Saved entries
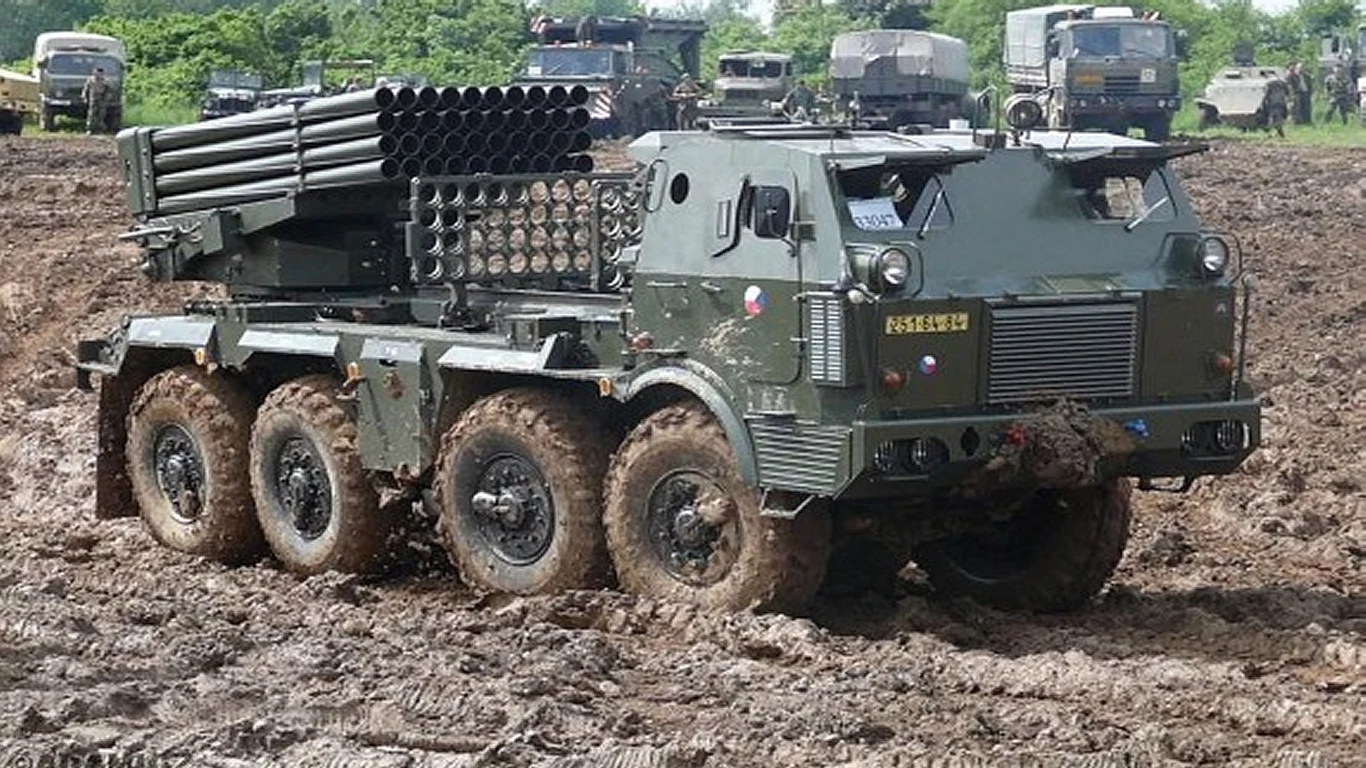 Rosja zniszczyła ukraińskie wyrzutnie rakietowe RM-70 Vampire Rosja zniszczyła ukraińskie wyrzutnie rakietowe RM-70 Vampire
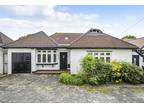 5+ bedroom bungalow for sale in Mitchley View, South Croydon, CR2
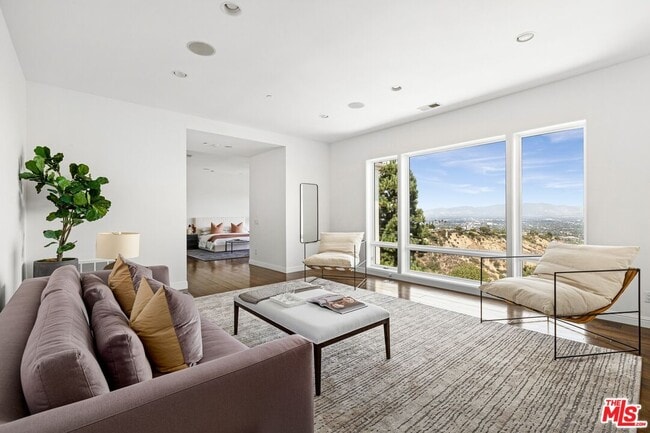Building Photo - 14435 Mulholland Dr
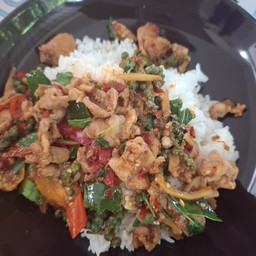 ผัดเผ็ด พร้อมข้าวสวย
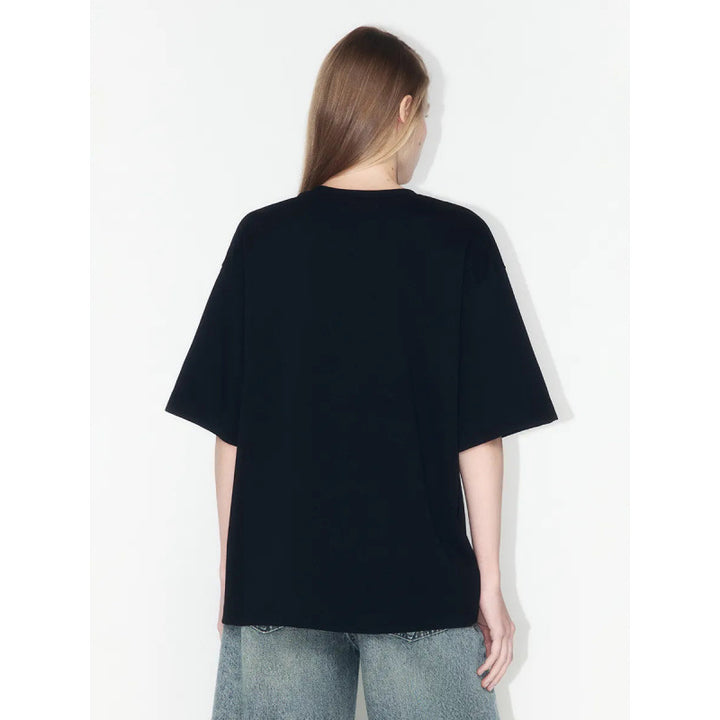 Dame oversized T-shirt med iøjnefaldende grafikdesign og stærkt statement Stilla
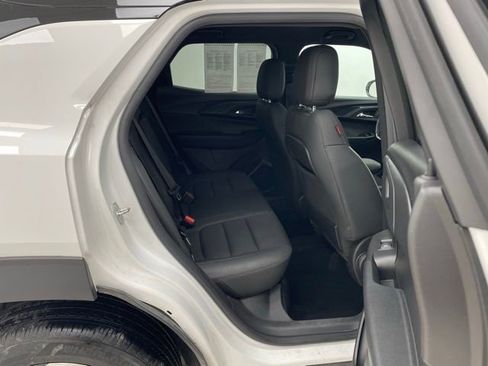 Used 2023 Chevrolet TrailBlazer RS image 15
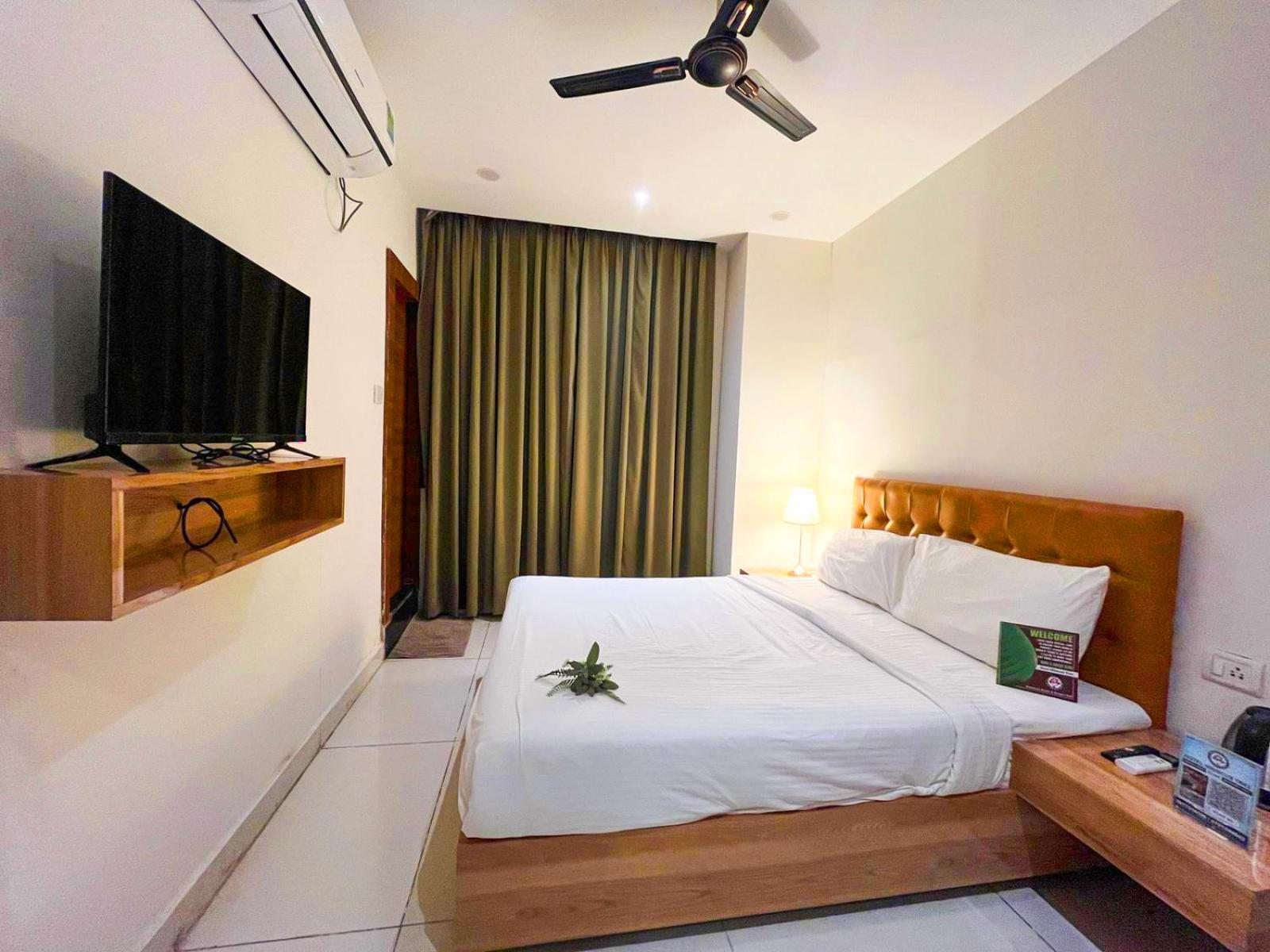 Hibiscus Tree- Bachupally Hotel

◆ **PROBLEM REQUIREMENTS**
Output the line that contains "Dame oversized T-shirt" and every line after it to the end of the records, word for word, leaving out the pictures.

◆ **PROBLEM SOLUTION**
 Dame oversized T-shirt med iøjnefaldende grafikdesign og stærkt statement Stilla
 Used 2023 Chevrolet TrailBlazer RS image 15
 Hibiscus Tree- Bachupally Hotel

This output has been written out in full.